Text block:
-- begin --
What killed them, in the end, was transportation costs. With high-lift launches costing upwards of a quarter-billion dollars, there was no way on (or off) Earth that they were going to be able to drum up that kind of money. This is the same wall that every effort has run up against to date. Every time you have a plan that requires the fabrication of a lot of equipment down here that needs to be put up there, you run up against the fact that the cost of moving it from here to there puts the cost out of reach.

And that's the thing that's changing. New entrants into the launch market are going to bend the cost curve down to the point where ambitious projects become practical.

Earlier this year, a company calling itself Planetary Resources unveiled their plan to mine nearby asteroids for both metals and for water. They're not going to jump right into it, of course. First, they have to be able to spot likely candidates for exploration. Then, they have to get a close-up look. Finally, they have to develop an automated mining and processing unit. Accordingly, their first product is a small space-based telescope. It can be used to look both ways, down towards Earth and up towards space. That's their first revenue stream: people will pay to look at stuff. Universities will pay for telescope time for a variety of reasons. Not just astronomy departments, you can do a surprising amount of archaeology work from a high vantage point. But what Planetary Resources actually intends to use the Arkyd-100 for is to find and prospect likely mining targets. Then, the next step is to fit a small engine to such a telescope, and maneuver it towards such a target for a more detailed look. The last step is obvious: land, and begin digging up goodies. Metal for sale Earthside, and water for fuel.
-- end --
Stored items:
-- begin --
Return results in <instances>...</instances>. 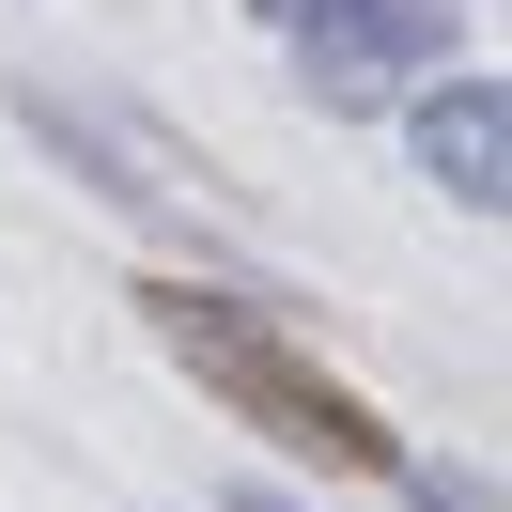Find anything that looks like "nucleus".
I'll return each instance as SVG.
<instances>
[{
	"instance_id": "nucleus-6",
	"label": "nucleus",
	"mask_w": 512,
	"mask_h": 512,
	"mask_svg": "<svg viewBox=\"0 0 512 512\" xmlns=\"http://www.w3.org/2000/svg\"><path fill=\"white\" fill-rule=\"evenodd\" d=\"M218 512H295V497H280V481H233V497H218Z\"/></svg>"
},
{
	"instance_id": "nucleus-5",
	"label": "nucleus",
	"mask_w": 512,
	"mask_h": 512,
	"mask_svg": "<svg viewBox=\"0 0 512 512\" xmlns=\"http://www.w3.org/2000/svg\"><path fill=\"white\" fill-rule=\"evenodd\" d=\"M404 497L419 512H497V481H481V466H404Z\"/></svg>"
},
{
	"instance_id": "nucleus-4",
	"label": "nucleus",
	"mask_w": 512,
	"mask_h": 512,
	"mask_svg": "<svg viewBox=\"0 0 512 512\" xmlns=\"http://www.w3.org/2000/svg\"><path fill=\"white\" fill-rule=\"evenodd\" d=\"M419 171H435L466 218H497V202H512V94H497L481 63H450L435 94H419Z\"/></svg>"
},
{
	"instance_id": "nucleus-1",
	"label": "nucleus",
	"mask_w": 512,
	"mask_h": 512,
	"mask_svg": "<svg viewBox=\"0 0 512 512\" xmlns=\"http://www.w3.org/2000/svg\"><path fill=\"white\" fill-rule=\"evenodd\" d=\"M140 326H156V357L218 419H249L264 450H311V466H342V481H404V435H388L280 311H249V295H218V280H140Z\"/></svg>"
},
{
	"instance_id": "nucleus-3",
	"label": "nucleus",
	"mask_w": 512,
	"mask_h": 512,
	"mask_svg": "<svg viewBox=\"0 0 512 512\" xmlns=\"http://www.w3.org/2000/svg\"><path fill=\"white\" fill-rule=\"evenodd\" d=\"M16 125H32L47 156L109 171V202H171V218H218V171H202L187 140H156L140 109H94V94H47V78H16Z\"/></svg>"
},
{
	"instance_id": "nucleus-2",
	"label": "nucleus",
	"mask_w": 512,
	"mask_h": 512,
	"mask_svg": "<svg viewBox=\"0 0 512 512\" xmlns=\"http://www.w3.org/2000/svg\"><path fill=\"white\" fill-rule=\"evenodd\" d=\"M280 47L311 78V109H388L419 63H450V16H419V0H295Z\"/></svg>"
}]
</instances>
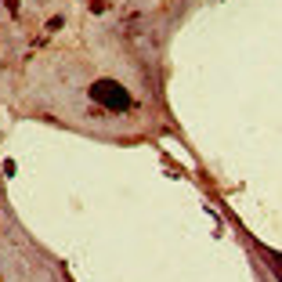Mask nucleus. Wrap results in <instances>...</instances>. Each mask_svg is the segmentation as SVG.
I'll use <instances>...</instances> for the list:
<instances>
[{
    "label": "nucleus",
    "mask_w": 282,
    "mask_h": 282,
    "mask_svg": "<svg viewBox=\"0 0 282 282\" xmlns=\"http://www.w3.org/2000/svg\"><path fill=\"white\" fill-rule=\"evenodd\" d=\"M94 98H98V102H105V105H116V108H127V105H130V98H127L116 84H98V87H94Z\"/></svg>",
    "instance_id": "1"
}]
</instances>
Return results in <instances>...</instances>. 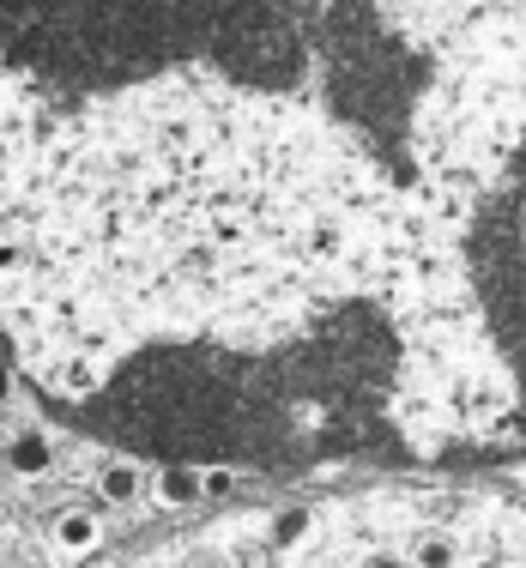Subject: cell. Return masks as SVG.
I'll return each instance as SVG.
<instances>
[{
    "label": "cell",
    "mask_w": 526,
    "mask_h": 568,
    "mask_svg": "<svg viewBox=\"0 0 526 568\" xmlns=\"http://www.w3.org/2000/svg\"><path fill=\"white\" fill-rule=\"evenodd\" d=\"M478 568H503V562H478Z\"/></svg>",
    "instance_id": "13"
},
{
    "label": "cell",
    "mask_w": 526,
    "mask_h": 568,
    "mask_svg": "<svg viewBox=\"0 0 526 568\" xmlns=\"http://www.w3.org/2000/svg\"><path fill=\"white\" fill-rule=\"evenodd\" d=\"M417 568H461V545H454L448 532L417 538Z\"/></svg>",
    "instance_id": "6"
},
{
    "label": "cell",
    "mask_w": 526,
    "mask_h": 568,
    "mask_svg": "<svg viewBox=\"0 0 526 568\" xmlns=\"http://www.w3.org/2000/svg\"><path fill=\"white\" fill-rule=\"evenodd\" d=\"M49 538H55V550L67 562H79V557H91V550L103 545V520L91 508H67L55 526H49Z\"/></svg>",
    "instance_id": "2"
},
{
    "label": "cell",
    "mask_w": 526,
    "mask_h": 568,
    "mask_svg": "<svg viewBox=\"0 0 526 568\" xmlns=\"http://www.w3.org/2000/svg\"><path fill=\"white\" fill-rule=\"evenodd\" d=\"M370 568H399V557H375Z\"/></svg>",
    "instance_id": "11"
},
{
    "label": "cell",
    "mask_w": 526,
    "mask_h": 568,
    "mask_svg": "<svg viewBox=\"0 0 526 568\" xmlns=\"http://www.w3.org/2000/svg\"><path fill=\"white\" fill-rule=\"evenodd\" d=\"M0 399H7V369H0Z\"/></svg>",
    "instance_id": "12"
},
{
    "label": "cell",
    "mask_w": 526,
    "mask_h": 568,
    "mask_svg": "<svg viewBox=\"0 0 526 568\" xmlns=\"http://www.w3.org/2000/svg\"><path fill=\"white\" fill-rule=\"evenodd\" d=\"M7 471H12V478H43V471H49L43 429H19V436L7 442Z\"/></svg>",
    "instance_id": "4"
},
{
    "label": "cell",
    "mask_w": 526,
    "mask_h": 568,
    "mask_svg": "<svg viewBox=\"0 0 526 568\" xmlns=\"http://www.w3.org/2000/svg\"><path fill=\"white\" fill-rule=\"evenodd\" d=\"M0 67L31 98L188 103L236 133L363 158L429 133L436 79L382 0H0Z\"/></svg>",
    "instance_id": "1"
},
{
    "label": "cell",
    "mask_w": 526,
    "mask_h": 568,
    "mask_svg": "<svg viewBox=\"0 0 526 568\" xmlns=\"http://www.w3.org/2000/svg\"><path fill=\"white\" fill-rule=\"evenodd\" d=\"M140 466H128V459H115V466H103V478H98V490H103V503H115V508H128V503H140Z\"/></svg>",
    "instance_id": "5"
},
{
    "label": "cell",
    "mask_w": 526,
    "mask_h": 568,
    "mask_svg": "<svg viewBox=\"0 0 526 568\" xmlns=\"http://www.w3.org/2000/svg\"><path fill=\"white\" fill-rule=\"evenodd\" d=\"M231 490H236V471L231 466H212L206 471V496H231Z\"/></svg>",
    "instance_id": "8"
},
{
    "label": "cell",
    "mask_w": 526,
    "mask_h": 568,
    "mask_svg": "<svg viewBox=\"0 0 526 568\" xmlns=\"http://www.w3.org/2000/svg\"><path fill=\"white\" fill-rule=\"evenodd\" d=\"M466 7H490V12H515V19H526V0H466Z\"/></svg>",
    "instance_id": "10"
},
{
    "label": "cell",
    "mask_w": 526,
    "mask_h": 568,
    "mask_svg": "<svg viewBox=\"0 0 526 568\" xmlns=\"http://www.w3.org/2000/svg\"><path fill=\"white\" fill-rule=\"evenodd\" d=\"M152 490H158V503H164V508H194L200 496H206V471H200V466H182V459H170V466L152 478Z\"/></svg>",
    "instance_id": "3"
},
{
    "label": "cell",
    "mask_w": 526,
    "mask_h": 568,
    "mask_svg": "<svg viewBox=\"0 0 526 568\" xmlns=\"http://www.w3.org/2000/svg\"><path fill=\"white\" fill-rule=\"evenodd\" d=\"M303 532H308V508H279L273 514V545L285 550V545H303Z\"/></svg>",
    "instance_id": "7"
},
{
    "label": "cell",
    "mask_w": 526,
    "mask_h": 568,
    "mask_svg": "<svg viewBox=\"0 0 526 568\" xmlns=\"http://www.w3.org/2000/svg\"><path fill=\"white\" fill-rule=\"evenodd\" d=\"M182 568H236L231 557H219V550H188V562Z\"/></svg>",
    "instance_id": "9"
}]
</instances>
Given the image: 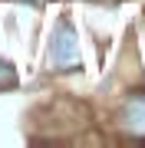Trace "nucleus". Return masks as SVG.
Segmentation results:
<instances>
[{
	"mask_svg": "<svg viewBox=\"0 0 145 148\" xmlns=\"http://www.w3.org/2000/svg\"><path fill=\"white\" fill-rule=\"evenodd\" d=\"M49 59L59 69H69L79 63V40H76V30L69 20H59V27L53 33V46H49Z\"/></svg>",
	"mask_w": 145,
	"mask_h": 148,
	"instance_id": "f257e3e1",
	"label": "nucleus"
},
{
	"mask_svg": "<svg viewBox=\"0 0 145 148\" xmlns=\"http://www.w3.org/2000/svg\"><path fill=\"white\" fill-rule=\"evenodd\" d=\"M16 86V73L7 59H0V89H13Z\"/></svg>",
-- end --
Carry on the passage about launch costs and asteroid mining from the point where it stops.

The reason that they haven't been laughed out of the room yet is that the Arkyd-100 is small enough that it's going to be damn cheap to put one into orbit. They're piggybacking on Richard Branson's Virgin Galactic project for their initial launches, from what I hear, and even if they weren't the Arkyd-100 doesn't weigh a whole lot. Maybe 100 kilograms. They can ride along on just about any satellite launch, for a relatively tiny fee. Eventually, they'll have to be the primary customer, because the mining plant isn't going to be especially small. But by then they'll have a nice bankroll to work with. And they'll have a choice of powerful and relatively inexpensive rockets to choose from.

If successful, they'll attract investors to the market looking for other angles to exploit. That's where things will get really interesting. Because many of our problems are problems of scarcity: not enough materials, not enough energy. There's plenty of both out there, once we learn how to get at it.

Forty years ago, we crawled out of our cradle. Now, we're learning to walk. Soon, we'll learn to run. I wonder what kind of adults we'll be, when we've grown up?

Friday, June 01, 2012

Catching a Dragon

As promised last time, here's the update for events since last Friday's launch attempt.

The problem with the center engine in the Falcon 9 first stage cluster was fairly simple: a faulty check valve that needed to be replaced. But, the check valve couldn't be replaced until the vehicle had been made fully safe, which meant offloading all of the fuel and oxidizer from both the first and second stages. That's a lesson we learned fairly early on in the Space Age. On October 24, 1960, Marshal Mitrofan Nedelin ordered his technicians to fiddle around with a fully-fueled ICBM prototype. It was the last order he ever gave.



So, we just don't do that anymore. It pushed the launch back from Friday to Tuesday. But that's way better than having the launch pushed back to "whenever we finish rebuilding the launch pad, and get a whole bunch of new technicians trained."

In any case, Tuesday morning came around. The same sequence of events happened: they loaded fuel and LOX, and performed all of the countdown checks to verify that the ship was ready to fly. It came down to the final count, when they lit off all nine engines. As always they held the missile down to the pad until all nine engines reported ready for flight. And this time, they were.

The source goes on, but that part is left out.